● Instructions to follow
Set down each entry from the block beneath, exactly as written.

● Given records

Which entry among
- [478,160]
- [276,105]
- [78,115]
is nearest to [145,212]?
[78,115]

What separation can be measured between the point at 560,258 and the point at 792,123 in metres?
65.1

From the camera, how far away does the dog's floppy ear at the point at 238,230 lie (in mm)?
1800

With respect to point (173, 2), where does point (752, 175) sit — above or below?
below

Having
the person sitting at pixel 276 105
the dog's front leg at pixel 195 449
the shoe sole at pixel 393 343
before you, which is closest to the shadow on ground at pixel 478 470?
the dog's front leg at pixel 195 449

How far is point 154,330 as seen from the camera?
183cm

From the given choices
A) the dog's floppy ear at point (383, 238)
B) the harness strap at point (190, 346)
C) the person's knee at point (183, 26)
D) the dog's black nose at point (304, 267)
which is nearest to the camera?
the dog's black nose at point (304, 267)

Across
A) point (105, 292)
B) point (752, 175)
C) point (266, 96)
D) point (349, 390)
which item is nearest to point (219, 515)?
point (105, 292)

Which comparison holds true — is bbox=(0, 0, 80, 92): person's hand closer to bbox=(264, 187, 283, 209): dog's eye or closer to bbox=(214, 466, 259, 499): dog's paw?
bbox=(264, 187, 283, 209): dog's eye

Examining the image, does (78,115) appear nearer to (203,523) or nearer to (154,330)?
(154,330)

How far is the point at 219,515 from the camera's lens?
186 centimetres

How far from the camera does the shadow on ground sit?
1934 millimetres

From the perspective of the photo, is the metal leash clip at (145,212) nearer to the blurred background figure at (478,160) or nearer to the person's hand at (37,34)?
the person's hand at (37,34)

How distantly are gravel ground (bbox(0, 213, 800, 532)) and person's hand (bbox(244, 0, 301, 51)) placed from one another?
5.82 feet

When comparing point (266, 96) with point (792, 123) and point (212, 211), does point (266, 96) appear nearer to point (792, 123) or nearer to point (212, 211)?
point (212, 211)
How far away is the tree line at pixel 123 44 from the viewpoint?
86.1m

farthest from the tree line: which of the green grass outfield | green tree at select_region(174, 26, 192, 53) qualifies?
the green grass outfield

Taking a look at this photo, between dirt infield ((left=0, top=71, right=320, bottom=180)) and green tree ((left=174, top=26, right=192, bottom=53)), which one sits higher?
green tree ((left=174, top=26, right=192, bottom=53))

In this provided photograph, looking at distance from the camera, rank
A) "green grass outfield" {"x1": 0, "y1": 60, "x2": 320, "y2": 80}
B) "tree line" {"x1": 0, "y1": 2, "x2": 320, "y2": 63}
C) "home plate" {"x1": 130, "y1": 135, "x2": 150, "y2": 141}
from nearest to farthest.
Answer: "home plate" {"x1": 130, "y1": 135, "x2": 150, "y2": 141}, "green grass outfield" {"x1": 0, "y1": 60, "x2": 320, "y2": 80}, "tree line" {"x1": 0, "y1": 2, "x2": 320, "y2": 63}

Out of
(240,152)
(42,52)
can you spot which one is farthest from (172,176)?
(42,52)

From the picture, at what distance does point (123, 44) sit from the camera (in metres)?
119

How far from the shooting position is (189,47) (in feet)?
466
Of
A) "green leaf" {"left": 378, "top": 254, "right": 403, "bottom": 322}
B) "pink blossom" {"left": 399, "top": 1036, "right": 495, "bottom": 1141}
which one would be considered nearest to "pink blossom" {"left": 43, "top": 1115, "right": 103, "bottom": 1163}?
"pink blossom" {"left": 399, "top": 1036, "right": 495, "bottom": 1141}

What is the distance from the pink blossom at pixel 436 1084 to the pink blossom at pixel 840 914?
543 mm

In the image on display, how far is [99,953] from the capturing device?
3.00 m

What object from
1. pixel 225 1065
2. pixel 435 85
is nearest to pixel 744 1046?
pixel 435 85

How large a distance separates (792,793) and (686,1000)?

● Solution to the exercise
Which entry among
- [478,160]
- [276,105]
- [78,115]
is nearest to [145,212]?
[78,115]

What separation can be measured between the point at 560,258 and the point at 792,123 in metres?
65.1

From the camera, how far away does the dog's floppy ear at the point at 238,230 lie (in mm)?
1800

With respect to point (173, 2), where does point (752, 175) sit — above or below?
below

Having
the person sitting at pixel 276 105
the dog's front leg at pixel 195 449
the shoe sole at pixel 393 343
before you, which is closest to the shadow on ground at pixel 478 470?
the dog's front leg at pixel 195 449

How far is point 154,330 as seen from the camera?
183cm

From the given choices
A) the dog's floppy ear at point (383, 238)
B) the harness strap at point (190, 346)
C) the person's knee at point (183, 26)
D) the dog's black nose at point (304, 267)
which is nearest to the camera?
the dog's black nose at point (304, 267)

Across
A) point (105, 292)
B) point (752, 175)
C) point (266, 96)
D) point (349, 390)
which item is nearest to point (219, 515)?
point (105, 292)

Which comparison holds true — is bbox=(0, 0, 80, 92): person's hand closer to bbox=(264, 187, 283, 209): dog's eye or closer to bbox=(214, 466, 259, 499): dog's paw?
bbox=(264, 187, 283, 209): dog's eye

Examining the image, does (78,115) appear nearer to (203,523) or nearer to (154,330)?
(154,330)

How far is the point at 219,515 from the camera's lens?
186 centimetres

How far from the camera does the shadow on ground sit?
1934 millimetres

From the perspective of the photo, is the metal leash clip at (145,212) nearer to the blurred background figure at (478,160) or nearer to the person's hand at (37,34)?
the person's hand at (37,34)

How distantly are gravel ground (bbox(0, 213, 800, 532)) and person's hand (bbox(244, 0, 301, 51)) placed from one another?
5.82 feet

When comparing point (266, 96) with point (792, 123) and point (212, 211), does point (266, 96) appear nearer to point (792, 123) or nearer to point (212, 211)?
point (212, 211)
How far away is the tree line at pixel 123 44 from the viewpoint?
86.1m

farthest from the tree line: which of the green grass outfield | green tree at select_region(174, 26, 192, 53) qualifies?
the green grass outfield

Taking a look at this photo, between dirt infield ((left=0, top=71, right=320, bottom=180)) and green tree ((left=174, top=26, right=192, bottom=53)), which one sits higher?
green tree ((left=174, top=26, right=192, bottom=53))

In this provided photograph, looking at distance from the camera, rank
A) "green grass outfield" {"x1": 0, "y1": 60, "x2": 320, "y2": 80}
B) "tree line" {"x1": 0, "y1": 2, "x2": 320, "y2": 63}
C) "home plate" {"x1": 130, "y1": 135, "x2": 150, "y2": 141}
from nearest to farthest.
Answer: "home plate" {"x1": 130, "y1": 135, "x2": 150, "y2": 141}, "green grass outfield" {"x1": 0, "y1": 60, "x2": 320, "y2": 80}, "tree line" {"x1": 0, "y1": 2, "x2": 320, "y2": 63}

Out of
(240,152)
(42,52)
can you spot which one is farthest from (172,176)?
(42,52)

From the picture, at what distance does point (123, 44) sit from the camera (in metres)?
119

How far from the shooting position is (189,47) (in feet)?
466
Of
A) "green leaf" {"left": 378, "top": 254, "right": 403, "bottom": 322}
B) "pink blossom" {"left": 399, "top": 1036, "right": 495, "bottom": 1141}
which one would be considered nearest to "pink blossom" {"left": 43, "top": 1115, "right": 103, "bottom": 1163}?
"pink blossom" {"left": 399, "top": 1036, "right": 495, "bottom": 1141}

What is the distance from the pink blossom at pixel 436 1084 to the pink blossom at pixel 840 914?
543 mm

In the image on display, how far is [99,953] from the capturing device?
3.00 m

What object from
1. pixel 225 1065
2. pixel 435 85
is nearest to pixel 744 1046?
pixel 435 85

How large a distance separates (792,793) and (686,1000)?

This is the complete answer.